PASSAGE GIVEN:
[HowTo] Setup a spotify-connect-web-server on a Raspberry Pi with OSMC



You have actually written my steps in a script? That would be wonderful! Great job.



You’re looking for a way to release the ALSA device. Look at the latest version 0.0.3 (now added as 20c). It should work.



Can jou explain what you did? I could add it to the Howto.



I assume this has something to do with it:
ALSA lib confmisc.c:768:(parse_card) cannot find card 'default’
ALSA lib conf.c:4259:(sndconfig_evaluate) function snd_func_card_driver returned error: No such device
ALSA lib confmisc.c:392:(snd_func_concat) error evaluating strings
ALSA lib conf.c:4259:(sndconfig_evaluate) function snd_func_concat returned error: No such device
ALSA lib confmisc.c:1251:(snd_func_refer) error evaluating name
ALSA lib conf.c:4259:(sndconfig_evaluate) function snd_func_refer returned error: No such device
ALSA lib conf.c:4738:(snd_config_expand) Evaluate error: No such device
ALSA lib pcm.c:2239:(snd_pcm_open_noupdate) Unknown PCM default:CARD=default
Unable to acquire device: No such device [default:CARD=default]

Try adding -o hw:0 in the commandline.
Does that help?


Yes I did, along with a few other howto’s (SyncThing, OpenVPN, Flexget, DynamicDNS, Kodi library sources and basic Transmission config, like user/PW but also to scan every download individually to your Kodi library). You can simply add a 0 or a 1 at the top of the script to decide what to install.

But the post is hidden for several reasons so I thought no one could see it. Here is the indirect link:


It’s called OSMCautosetup.sh, click on it, then find the “raw” button at the top right, copy that link and download the script using wget URL then edit it (change 1s to 0s and fill the required config questions) via nano OSMCautosetup, save with CTRL+O, exit with CTRL+x and then run it via sudo bash OSMCautosetup.sh.

In the future all of this would be part of OSMC app store or Installation Wizard.


Looking forward to that if you would like to work on this.

SUPPLIED DATA:
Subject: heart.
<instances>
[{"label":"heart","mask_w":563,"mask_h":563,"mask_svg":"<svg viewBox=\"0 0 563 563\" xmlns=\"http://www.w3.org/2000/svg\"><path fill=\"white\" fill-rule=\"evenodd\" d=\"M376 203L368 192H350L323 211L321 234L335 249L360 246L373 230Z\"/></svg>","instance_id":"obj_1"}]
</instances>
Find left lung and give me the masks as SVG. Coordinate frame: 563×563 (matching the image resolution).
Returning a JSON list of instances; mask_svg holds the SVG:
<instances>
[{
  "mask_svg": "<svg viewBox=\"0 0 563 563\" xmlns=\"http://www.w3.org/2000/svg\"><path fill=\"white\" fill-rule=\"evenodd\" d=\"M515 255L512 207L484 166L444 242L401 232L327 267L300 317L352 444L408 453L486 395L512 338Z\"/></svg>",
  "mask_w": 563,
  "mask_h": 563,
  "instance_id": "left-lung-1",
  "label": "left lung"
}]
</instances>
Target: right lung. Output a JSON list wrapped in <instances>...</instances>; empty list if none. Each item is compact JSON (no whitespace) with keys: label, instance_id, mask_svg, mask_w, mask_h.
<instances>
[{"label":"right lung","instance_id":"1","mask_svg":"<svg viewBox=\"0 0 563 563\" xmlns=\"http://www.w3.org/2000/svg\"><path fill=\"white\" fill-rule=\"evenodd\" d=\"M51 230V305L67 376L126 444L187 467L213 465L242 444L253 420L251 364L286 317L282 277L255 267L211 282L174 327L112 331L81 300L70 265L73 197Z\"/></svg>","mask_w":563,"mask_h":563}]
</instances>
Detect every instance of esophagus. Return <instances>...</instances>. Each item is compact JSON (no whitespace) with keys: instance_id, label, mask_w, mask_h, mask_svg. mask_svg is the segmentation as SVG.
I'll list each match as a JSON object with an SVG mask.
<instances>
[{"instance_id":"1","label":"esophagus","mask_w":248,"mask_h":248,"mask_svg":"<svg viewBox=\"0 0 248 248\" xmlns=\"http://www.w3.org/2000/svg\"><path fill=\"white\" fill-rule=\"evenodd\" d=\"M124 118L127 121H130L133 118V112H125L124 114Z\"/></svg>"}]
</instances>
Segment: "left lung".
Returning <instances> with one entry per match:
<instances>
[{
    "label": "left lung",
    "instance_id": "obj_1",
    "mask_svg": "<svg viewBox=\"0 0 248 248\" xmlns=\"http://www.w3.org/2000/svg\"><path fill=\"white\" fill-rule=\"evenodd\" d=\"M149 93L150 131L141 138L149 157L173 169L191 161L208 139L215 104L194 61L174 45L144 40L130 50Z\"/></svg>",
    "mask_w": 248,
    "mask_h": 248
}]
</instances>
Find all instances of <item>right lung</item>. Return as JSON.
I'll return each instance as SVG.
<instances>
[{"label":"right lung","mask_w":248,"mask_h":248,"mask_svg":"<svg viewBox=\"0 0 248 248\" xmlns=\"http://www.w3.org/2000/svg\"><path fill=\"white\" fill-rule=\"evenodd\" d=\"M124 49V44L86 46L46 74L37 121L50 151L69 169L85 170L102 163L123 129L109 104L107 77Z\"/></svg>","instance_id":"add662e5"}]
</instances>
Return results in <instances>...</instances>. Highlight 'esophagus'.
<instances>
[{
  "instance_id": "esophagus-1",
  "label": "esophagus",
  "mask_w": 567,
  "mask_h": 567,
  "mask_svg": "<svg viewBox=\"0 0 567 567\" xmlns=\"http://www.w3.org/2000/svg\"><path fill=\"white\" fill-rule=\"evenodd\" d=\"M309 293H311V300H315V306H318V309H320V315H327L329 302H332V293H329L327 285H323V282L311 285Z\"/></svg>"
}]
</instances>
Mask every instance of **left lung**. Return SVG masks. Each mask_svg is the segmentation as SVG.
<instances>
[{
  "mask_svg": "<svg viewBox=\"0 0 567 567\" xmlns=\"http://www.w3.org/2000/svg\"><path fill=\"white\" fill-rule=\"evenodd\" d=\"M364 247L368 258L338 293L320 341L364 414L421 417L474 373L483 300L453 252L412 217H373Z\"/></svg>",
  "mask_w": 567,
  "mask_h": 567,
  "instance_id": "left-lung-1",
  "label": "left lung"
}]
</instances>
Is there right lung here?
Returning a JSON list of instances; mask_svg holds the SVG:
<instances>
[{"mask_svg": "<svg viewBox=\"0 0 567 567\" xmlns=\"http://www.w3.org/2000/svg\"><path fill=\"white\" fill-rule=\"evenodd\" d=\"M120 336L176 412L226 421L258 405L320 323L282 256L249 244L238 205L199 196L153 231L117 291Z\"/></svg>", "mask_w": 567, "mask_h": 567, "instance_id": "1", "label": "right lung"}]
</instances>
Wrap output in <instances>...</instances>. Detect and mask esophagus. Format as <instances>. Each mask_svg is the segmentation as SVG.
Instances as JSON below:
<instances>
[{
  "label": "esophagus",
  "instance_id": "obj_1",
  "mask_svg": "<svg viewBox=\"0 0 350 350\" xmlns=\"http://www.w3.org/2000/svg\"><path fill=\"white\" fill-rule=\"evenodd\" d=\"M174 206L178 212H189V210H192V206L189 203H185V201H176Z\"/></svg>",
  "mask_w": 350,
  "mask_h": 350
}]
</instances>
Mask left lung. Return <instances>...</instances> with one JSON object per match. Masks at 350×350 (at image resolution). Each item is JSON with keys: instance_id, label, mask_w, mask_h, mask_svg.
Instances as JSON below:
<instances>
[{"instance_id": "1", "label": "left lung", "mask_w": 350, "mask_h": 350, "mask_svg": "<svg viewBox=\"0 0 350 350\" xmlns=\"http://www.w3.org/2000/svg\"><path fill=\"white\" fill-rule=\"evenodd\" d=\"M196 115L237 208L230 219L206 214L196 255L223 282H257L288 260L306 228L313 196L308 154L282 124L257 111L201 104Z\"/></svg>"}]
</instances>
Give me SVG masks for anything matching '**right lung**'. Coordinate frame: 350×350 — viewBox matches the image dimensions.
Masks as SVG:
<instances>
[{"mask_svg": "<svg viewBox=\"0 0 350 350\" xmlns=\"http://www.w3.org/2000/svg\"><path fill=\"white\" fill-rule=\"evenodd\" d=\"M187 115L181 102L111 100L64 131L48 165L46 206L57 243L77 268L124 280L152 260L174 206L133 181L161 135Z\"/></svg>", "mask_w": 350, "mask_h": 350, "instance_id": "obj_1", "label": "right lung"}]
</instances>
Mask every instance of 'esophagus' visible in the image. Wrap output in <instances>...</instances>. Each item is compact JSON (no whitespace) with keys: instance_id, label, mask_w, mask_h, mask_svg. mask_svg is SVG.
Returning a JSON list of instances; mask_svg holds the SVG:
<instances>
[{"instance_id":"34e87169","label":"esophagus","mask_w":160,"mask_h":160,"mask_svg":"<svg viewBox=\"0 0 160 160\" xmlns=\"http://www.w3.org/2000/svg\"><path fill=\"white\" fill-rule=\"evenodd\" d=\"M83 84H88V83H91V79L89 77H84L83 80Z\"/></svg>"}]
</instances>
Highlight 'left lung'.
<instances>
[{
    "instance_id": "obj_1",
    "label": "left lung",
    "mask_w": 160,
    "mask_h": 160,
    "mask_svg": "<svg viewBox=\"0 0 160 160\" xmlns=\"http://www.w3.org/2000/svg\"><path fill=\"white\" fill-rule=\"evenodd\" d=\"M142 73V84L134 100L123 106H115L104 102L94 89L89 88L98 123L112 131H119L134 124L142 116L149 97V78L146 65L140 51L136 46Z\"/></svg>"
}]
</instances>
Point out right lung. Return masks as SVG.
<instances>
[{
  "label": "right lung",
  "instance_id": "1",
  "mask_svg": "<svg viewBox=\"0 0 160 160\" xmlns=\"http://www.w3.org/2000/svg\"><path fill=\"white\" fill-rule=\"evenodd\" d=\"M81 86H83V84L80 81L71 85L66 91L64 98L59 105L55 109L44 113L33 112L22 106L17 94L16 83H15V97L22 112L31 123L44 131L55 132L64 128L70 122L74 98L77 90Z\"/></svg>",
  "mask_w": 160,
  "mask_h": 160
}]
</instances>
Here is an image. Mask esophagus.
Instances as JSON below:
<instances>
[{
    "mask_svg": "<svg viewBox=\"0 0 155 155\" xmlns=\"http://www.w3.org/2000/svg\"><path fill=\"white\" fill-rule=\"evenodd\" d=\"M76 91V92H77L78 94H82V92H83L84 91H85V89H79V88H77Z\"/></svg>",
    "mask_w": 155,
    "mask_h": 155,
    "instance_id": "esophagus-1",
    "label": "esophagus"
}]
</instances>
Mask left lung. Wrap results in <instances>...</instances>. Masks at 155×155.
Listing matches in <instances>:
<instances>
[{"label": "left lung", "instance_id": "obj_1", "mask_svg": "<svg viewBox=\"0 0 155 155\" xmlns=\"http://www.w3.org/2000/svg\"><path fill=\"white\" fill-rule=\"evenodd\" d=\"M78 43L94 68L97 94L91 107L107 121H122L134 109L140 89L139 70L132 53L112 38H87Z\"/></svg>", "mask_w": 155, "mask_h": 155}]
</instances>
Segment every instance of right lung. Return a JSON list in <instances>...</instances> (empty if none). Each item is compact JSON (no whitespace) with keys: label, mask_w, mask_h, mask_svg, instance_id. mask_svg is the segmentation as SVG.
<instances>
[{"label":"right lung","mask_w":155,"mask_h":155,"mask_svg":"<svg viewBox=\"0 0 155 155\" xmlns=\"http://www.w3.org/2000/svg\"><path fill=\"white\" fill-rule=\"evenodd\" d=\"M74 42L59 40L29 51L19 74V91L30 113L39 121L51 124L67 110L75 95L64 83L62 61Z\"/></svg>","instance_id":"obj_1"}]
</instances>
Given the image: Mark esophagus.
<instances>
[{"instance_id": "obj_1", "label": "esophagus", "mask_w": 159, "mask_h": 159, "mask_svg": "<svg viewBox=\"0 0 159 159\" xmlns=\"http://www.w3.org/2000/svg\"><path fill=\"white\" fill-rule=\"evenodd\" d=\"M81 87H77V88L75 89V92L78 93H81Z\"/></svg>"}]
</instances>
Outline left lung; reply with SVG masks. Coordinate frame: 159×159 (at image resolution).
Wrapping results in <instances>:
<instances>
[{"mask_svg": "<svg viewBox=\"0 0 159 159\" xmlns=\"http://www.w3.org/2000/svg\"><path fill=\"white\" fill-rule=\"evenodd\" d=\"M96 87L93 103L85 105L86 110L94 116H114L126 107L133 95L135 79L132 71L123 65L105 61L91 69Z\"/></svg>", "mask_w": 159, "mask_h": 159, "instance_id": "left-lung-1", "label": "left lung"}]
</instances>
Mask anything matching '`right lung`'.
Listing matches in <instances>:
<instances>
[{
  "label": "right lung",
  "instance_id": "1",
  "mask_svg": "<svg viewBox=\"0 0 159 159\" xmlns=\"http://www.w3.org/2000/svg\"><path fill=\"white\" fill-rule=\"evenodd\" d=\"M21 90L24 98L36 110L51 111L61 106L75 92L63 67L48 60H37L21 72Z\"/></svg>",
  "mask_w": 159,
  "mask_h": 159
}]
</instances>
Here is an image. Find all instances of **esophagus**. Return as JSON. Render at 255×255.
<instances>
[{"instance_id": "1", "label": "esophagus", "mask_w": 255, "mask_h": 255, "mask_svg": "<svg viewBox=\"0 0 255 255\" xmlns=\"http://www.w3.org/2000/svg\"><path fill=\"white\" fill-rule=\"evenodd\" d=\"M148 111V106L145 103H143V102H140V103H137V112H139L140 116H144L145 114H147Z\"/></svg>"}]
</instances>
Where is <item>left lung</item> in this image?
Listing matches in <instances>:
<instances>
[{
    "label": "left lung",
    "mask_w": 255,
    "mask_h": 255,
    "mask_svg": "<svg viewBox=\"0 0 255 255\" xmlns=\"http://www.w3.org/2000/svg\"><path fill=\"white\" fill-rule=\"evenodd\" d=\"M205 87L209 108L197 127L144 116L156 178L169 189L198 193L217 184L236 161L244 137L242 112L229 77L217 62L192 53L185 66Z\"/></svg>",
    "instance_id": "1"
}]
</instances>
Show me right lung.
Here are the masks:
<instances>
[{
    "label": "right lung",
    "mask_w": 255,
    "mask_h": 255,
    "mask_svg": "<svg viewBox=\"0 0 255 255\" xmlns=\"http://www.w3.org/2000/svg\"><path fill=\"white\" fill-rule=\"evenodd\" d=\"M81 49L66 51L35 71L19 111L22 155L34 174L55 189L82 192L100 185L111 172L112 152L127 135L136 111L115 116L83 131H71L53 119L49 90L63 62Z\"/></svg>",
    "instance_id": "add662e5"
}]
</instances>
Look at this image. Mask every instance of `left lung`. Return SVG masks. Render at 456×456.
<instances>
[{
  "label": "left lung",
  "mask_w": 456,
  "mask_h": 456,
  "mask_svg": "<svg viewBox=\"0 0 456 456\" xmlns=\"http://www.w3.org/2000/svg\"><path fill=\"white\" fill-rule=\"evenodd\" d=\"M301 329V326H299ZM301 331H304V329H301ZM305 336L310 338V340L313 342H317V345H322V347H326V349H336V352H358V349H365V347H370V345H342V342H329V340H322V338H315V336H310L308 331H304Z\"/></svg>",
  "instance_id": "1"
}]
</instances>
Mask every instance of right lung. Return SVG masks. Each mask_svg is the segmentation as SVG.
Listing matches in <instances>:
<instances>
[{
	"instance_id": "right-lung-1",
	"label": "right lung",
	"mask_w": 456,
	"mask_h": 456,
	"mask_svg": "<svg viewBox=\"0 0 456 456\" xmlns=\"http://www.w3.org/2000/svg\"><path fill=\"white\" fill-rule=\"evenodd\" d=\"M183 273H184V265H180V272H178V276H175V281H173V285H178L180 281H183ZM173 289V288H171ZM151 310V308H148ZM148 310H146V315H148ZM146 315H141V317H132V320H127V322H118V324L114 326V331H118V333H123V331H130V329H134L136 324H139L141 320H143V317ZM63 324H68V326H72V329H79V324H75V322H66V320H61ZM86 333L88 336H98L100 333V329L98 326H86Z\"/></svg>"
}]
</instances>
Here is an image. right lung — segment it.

SET PROBLEM 1: Transcribe the Spotify Connect setup thread in full, character for character.
SET PROBLEM 2: Show every line of the records that contains the string "Coordinate".

FINISHED ANSWER 1:
[HowTo] Setup a spotify-connect-web-server on a Raspberry Pi with OSMC



You have actually written my steps in a script? That would be wonderful! Great job.



You’re looking for a way to release the ALSA device. Look at the latest version 0.0.3 (now added as 20c). It should work.



Can jou explain what you did? I could add it to the Howto.



I assume this has something to do with it:
ALSA lib confmisc.c:768:(parse_card) cannot find card 'default’
ALSA lib conf.c:4259:(sndconfig_evaluate) function snd_func_card_driver returned error: No such device
ALSA lib confmisc.c:392:(snd_func_concat) error evaluating strings
ALSA lib conf.c:4259:(sndconfig_evaluate) function snd_func_concat returned error: No such device
ALSA lib confmisc.c:1251:(snd_func_refer) error evaluating name
ALSA lib conf.c:4259:(sndconfig_evaluate) function snd_func_refer returned error: No such device
ALSA lib conf.c:4738:(snd_config_expand) Evaluate error: No such device
ALSA lib pcm.c:2239:(snd_pcm_open_noupdate) Unknown PCM default:CARD=default
Unable to acquire device: No such device [default:CARD=default]

Try adding -o hw:0 in the commandline.
Does that help?


Yes I did, along with a few other howto’s (SyncThing, OpenVPN, Flexget, DynamicDNS, Kodi library sources and basic Transmission config, like user/PW but also to scan every download individually to your Kodi library). You can simply add a 0 or a 1 at the top of the script to decide what to install.

But the post is hidden for several reasons so I thought no one could see it. Here is the indirect link:


It’s called OSMCautosetup.sh, click on it, then find the “raw” button at the top right, copy that link and download the script using wget URL then edit it (change 1s to 0s and fill the required config questions) via nano OSMCautosetup, save with CTRL+O, exit with CTRL+x and then run it via sudo bash OSMCautosetup.sh.

In the future all of this would be part of OSMC app store or Installation Wizard.


Looking forward to that if you would like to work on this.

FINISHED ANSWER 2:
Find left lung and give me the masks as SVG. Coordinate frame: 563×563 (matching the image resolution).
Give me SVG masks for anything matching '**right lung**'. Coordinate frame: 350×350 — viewBox matches the image dimensions.
Outline left lung; reply with SVG masks. Coordinate frame: 159×159 (at image resolution).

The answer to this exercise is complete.